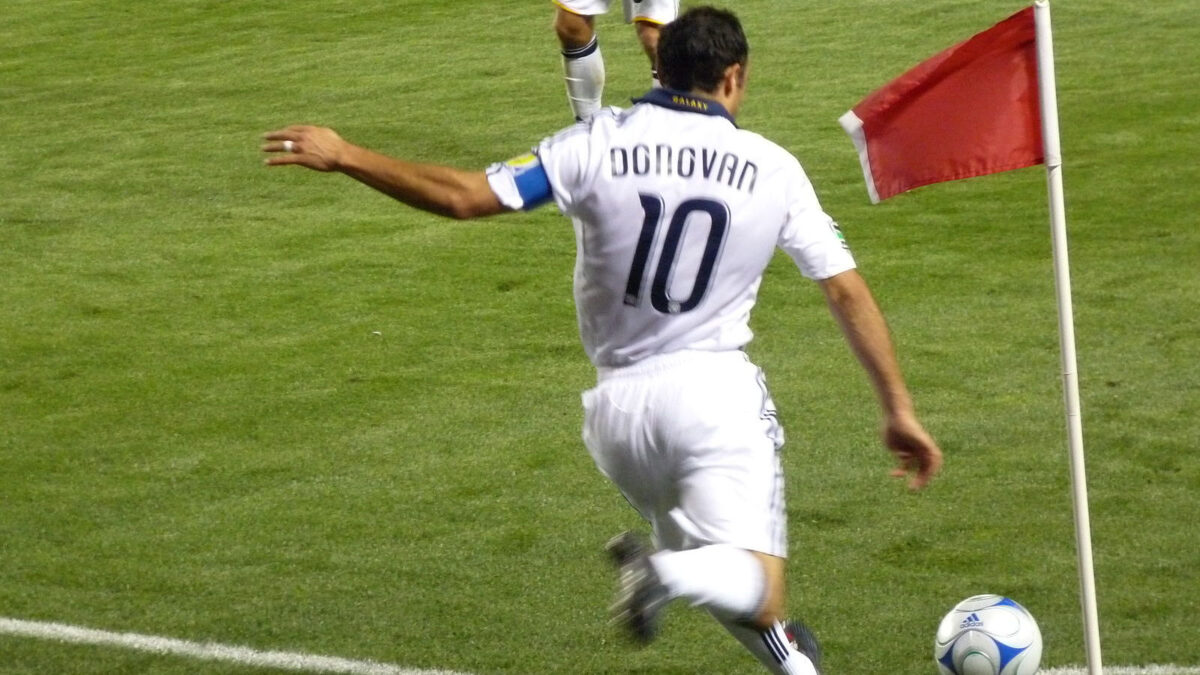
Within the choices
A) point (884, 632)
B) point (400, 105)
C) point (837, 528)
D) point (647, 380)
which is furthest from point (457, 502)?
point (400, 105)

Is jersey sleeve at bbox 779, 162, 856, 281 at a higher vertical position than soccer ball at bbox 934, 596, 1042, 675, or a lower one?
higher

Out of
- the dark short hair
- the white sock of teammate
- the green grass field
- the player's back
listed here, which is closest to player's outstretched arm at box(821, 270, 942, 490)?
the player's back

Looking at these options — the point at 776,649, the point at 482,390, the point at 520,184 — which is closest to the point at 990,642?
the point at 776,649

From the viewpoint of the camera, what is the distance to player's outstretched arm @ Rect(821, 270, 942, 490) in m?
4.30

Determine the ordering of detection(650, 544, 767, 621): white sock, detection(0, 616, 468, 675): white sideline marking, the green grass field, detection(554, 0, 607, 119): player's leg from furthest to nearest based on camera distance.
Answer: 1. detection(554, 0, 607, 119): player's leg
2. the green grass field
3. detection(0, 616, 468, 675): white sideline marking
4. detection(650, 544, 767, 621): white sock

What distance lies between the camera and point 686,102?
430 cm

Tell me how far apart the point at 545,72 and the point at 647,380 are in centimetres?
1060

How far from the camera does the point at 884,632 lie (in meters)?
5.34

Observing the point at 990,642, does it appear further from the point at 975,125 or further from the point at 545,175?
the point at 545,175

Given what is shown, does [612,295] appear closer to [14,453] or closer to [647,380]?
[647,380]

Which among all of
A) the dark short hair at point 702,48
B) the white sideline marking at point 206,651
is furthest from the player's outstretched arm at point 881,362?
the white sideline marking at point 206,651

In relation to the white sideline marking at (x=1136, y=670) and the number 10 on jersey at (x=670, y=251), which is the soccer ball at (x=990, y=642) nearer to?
the white sideline marking at (x=1136, y=670)

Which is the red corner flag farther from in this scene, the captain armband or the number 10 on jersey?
the captain armband

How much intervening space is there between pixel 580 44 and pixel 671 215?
13.5 feet
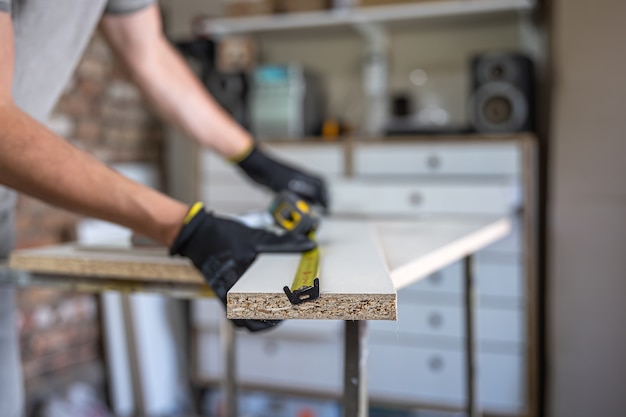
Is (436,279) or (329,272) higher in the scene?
(329,272)

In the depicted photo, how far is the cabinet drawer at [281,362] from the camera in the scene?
2553 mm

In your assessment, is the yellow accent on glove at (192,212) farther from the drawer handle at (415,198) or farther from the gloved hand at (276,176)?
the drawer handle at (415,198)

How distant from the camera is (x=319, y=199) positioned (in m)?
1.55

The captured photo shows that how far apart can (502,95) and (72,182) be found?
1.89m

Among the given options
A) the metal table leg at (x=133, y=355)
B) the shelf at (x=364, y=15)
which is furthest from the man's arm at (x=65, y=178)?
the shelf at (x=364, y=15)

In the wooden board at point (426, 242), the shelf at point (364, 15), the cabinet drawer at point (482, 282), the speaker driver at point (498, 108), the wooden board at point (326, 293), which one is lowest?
the cabinet drawer at point (482, 282)

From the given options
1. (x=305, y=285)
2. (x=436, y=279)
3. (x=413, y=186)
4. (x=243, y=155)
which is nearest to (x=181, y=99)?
(x=243, y=155)

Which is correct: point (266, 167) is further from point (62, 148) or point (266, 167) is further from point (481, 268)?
point (481, 268)

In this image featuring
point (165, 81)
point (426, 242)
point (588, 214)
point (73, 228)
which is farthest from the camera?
point (73, 228)

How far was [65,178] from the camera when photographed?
0.86 m

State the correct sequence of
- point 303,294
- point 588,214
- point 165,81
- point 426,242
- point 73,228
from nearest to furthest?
point 303,294
point 426,242
point 165,81
point 588,214
point 73,228

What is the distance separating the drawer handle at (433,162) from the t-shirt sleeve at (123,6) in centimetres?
135

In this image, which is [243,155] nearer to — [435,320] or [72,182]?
[72,182]

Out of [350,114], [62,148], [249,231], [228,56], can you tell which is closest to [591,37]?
[350,114]
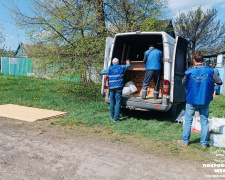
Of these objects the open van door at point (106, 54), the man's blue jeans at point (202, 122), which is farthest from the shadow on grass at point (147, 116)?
the man's blue jeans at point (202, 122)

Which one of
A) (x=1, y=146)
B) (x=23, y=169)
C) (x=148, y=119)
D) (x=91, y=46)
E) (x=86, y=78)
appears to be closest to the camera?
(x=23, y=169)

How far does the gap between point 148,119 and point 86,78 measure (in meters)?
3.59

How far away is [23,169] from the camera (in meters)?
3.35

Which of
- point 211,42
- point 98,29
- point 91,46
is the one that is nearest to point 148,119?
point 91,46

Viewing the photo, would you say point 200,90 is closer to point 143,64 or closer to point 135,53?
point 143,64

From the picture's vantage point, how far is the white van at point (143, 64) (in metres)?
6.02

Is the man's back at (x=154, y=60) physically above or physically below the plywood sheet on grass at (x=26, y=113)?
above

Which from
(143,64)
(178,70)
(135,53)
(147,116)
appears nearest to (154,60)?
(178,70)

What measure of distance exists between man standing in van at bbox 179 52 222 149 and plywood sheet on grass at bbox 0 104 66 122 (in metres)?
3.97

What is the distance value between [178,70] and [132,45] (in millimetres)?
2570

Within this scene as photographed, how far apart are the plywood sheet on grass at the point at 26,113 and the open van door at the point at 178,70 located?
342cm

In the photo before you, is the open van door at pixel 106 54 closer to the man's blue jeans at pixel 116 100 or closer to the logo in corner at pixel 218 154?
the man's blue jeans at pixel 116 100

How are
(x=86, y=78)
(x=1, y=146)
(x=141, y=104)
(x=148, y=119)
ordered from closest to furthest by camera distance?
(x=1, y=146), (x=141, y=104), (x=148, y=119), (x=86, y=78)

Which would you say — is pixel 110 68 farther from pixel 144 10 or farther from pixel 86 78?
pixel 144 10
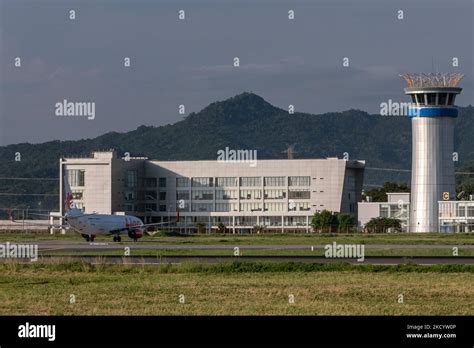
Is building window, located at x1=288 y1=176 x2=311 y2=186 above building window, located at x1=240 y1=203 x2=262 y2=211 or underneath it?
above

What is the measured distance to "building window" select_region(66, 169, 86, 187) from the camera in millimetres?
188375

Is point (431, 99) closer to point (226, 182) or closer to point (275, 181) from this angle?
point (275, 181)

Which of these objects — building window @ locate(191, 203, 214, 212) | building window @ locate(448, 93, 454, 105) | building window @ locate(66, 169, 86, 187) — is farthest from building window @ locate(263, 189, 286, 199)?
building window @ locate(448, 93, 454, 105)

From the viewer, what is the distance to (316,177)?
189 meters

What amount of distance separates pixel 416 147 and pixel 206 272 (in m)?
126

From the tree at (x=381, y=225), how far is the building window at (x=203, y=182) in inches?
1406

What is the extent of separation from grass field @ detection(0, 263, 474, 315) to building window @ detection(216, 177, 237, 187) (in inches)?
5350

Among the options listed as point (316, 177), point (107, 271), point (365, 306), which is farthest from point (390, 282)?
point (316, 177)

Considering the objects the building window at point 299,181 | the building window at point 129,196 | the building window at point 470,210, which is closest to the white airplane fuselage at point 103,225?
the building window at point 470,210

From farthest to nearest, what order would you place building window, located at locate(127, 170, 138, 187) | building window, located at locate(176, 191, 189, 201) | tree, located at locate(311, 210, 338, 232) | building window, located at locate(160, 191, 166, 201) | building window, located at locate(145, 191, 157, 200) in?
building window, located at locate(160, 191, 166, 201), building window, located at locate(145, 191, 157, 200), building window, located at locate(176, 191, 189, 201), building window, located at locate(127, 170, 138, 187), tree, located at locate(311, 210, 338, 232)

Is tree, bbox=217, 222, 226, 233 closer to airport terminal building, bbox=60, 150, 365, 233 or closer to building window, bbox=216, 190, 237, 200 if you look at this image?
airport terminal building, bbox=60, 150, 365, 233

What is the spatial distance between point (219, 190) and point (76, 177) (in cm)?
2599

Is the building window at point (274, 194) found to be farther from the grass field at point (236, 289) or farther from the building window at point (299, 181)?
the grass field at point (236, 289)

################

# TO BE DONE
Write the records above out again exactly, with no pictures in your copy.

# THE REPLY
Within the choices
A) point (884, 632)
B) point (400, 105)
C) point (837, 528)
D) point (647, 380)
which is furthest from point (457, 502)?
point (400, 105)

Is jersey sleeve at bbox 779, 162, 856, 281 at a higher vertical position than soccer ball at bbox 934, 596, 1042, 675, or a lower one?
higher

Out of
- the dark short hair
- the white sock of teammate
- the green grass field
- the player's back
listed here, which is closest to player's outstretched arm at box(821, 270, 942, 490)?
the player's back

Looking at these options — the point at 776,649, the point at 482,390, the point at 520,184 — which is closest to the point at 990,642?
the point at 776,649

From the viewpoint of the camera, what is the distance to player's outstretched arm @ Rect(821, 270, 942, 490) in m?
4.30

Determine the ordering of detection(650, 544, 767, 621): white sock, detection(0, 616, 468, 675): white sideline marking, the green grass field, detection(554, 0, 607, 119): player's leg from furthest to nearest based on camera distance.
Answer: 1. detection(554, 0, 607, 119): player's leg
2. the green grass field
3. detection(0, 616, 468, 675): white sideline marking
4. detection(650, 544, 767, 621): white sock

What distance lies between the camera and point 686,102?
430 cm

Tell me how far apart the point at 545,72 and the point at 647,380 are in centimetres?
1060

How far from the camera does the point at 884,632 lie (in meters)?
5.34

Observing the point at 990,642, does it appear further from the point at 975,125 or further from the point at 545,175?
the point at 545,175

Given what is shown, does [612,295] appear closer to [14,453] or closer to [647,380]?
[647,380]

Which among all of
A) the dark short hair at point 702,48
B) the white sideline marking at point 206,651
is furthest from the player's outstretched arm at point 881,362?
the white sideline marking at point 206,651

In relation to the white sideline marking at (x=1136, y=670) and the number 10 on jersey at (x=670, y=251), which is the soccer ball at (x=990, y=642) nearer to?
the white sideline marking at (x=1136, y=670)

Which is the red corner flag farther from in this scene, the captain armband or the number 10 on jersey?
the captain armband

How much intervening space is there between pixel 580 44 and pixel 671 215?
13.5 feet
Is (436,279) or (329,272) higher in the scene?
(329,272)

In the depicted photo, how far is the cabinet drawer at [281,362] from the camera in the scene?
2553 mm

In your assessment, is the yellow accent on glove at (192,212) farther from the drawer handle at (415,198) or farther from the gloved hand at (276,176)?
the drawer handle at (415,198)

How distant from the camera is (x=319, y=199) positioned (in m)?
1.55

The captured photo shows that how far apart can (502,95) and (72,182) be found?
1.89m

Among the given options
A) the metal table leg at (x=133, y=355)
B) the shelf at (x=364, y=15)
which is furthest from the man's arm at (x=65, y=178)?
the shelf at (x=364, y=15)

In the wooden board at point (426, 242), the shelf at point (364, 15), the cabinet drawer at point (482, 282), the speaker driver at point (498, 108), the wooden board at point (326, 293), which one is lowest?
the cabinet drawer at point (482, 282)

From the given options
1. (x=305, y=285)
2. (x=436, y=279)
3. (x=413, y=186)
4. (x=243, y=155)
which is nearest to (x=181, y=99)?
(x=243, y=155)

Which is correct: point (266, 167) is further from point (62, 148) or point (266, 167) is further from point (481, 268)?
point (481, 268)

In this image featuring
point (165, 81)
point (426, 242)
point (588, 214)
point (73, 228)
which is farthest from the camera?
point (73, 228)

How far was [65,178] from the camera when photographed?
0.86 m

State the correct sequence of
- point 303,294
- point 588,214
- point 165,81
- point 426,242
- point 73,228
from nearest to furthest?
point 303,294
point 426,242
point 165,81
point 588,214
point 73,228

What is the distance separating the drawer handle at (433,162) from the t-shirt sleeve at (123,6) in centimetres?
135

In this image, which is [243,155] nearer to — [435,320] or [72,182]?
[72,182]

Out of [350,114], [62,148], [249,231], [228,56], can you tell which is closest to [591,37]?
[350,114]
Of these objects the open van door at point (106, 54), the man's blue jeans at point (202, 122), which is farthest from the shadow on grass at point (147, 116)?
the man's blue jeans at point (202, 122)

Which one of
A) (x=1, y=146)
B) (x=23, y=169)
C) (x=148, y=119)
D) (x=91, y=46)
E) (x=86, y=78)
appears to be closest to the camera?
(x=23, y=169)

How far does the gap between point 148,119 and point 86,78 measure (in meters)?
3.59

How far away is [23,169] from the camera (in meters)?
3.35

Which of
- point 211,42
- point 98,29
- point 91,46
is the one that is nearest to point 148,119?
point 91,46

Viewing the photo, would you say point 200,90 is closer to point 143,64 or closer to point 135,53?
point 143,64

From the picture's vantage point, how far is the white van at point (143, 64) (in metres)?
6.02

Is the man's back at (x=154, y=60) physically above or physically below the plywood sheet on grass at (x=26, y=113)?
above

Which from
(143,64)
(178,70)
(135,53)
(147,116)
appears nearest to (154,60)?
(178,70)

What measure of distance exists between man standing in van at bbox 179 52 222 149 and plywood sheet on grass at bbox 0 104 66 122 (in metres)?
3.97

What is the distance value between [178,70] and [132,45] (in millimetres)?
2570

Within this scene as photographed, how far apart are the plywood sheet on grass at the point at 26,113 and the open van door at the point at 178,70 located?
342cm

In the photo before you, is the open van door at pixel 106 54 closer to the man's blue jeans at pixel 116 100 or closer to the logo in corner at pixel 218 154?
the man's blue jeans at pixel 116 100

How are
(x=86, y=78)
(x=1, y=146)
(x=141, y=104)
(x=148, y=119)
ordered from closest to furthest by camera distance?
(x=1, y=146), (x=141, y=104), (x=148, y=119), (x=86, y=78)

Which would you say — is pixel 110 68 farther from pixel 144 10 or farther from pixel 86 78?
pixel 144 10
Is building window, located at x1=288 y1=176 x2=311 y2=186 above building window, located at x1=240 y1=203 x2=262 y2=211 or underneath it?
above

What is the measured distance to "building window" select_region(66, 169, 86, 187) from the camera in millimetres?
188375

Is point (431, 99) closer to point (226, 182) or closer to point (275, 181) from this angle?
point (275, 181)

Which of these objects — building window @ locate(191, 203, 214, 212) | building window @ locate(448, 93, 454, 105) | building window @ locate(66, 169, 86, 187) — is farthest from building window @ locate(263, 189, 286, 199)?
building window @ locate(448, 93, 454, 105)

From the viewer, what is the distance to (316,177)?
189 meters

What amount of distance separates pixel 416 147 and pixel 206 272 (in m)?
126

From the tree at (x=381, y=225), how far is the building window at (x=203, y=182) in inches?
1406

What is the extent of separation from grass field @ detection(0, 263, 474, 315) to building window @ detection(216, 177, 237, 187) (in inches)?
5350

Among the options listed as point (316, 177), point (107, 271), point (365, 306), which is farthest from point (390, 282)?
point (316, 177)

Considering the objects the building window at point 299,181 | the building window at point 129,196 | the building window at point 470,210, which is closest to the white airplane fuselage at point 103,225?
the building window at point 470,210

From farthest to nearest, what order would you place building window, located at locate(127, 170, 138, 187) | building window, located at locate(176, 191, 189, 201) | tree, located at locate(311, 210, 338, 232) | building window, located at locate(160, 191, 166, 201) | building window, located at locate(145, 191, 157, 200) in?
building window, located at locate(160, 191, 166, 201), building window, located at locate(145, 191, 157, 200), building window, located at locate(176, 191, 189, 201), building window, located at locate(127, 170, 138, 187), tree, located at locate(311, 210, 338, 232)

Is tree, bbox=217, 222, 226, 233 closer to airport terminal building, bbox=60, 150, 365, 233 or closer to building window, bbox=216, 190, 237, 200 if you look at this image?
airport terminal building, bbox=60, 150, 365, 233

What is the spatial distance between point (219, 190) and point (76, 177) (in cm)?
2599

Is the building window at point (274, 194) found to be farther from the grass field at point (236, 289) or farther from the building window at point (299, 181)?
the grass field at point (236, 289)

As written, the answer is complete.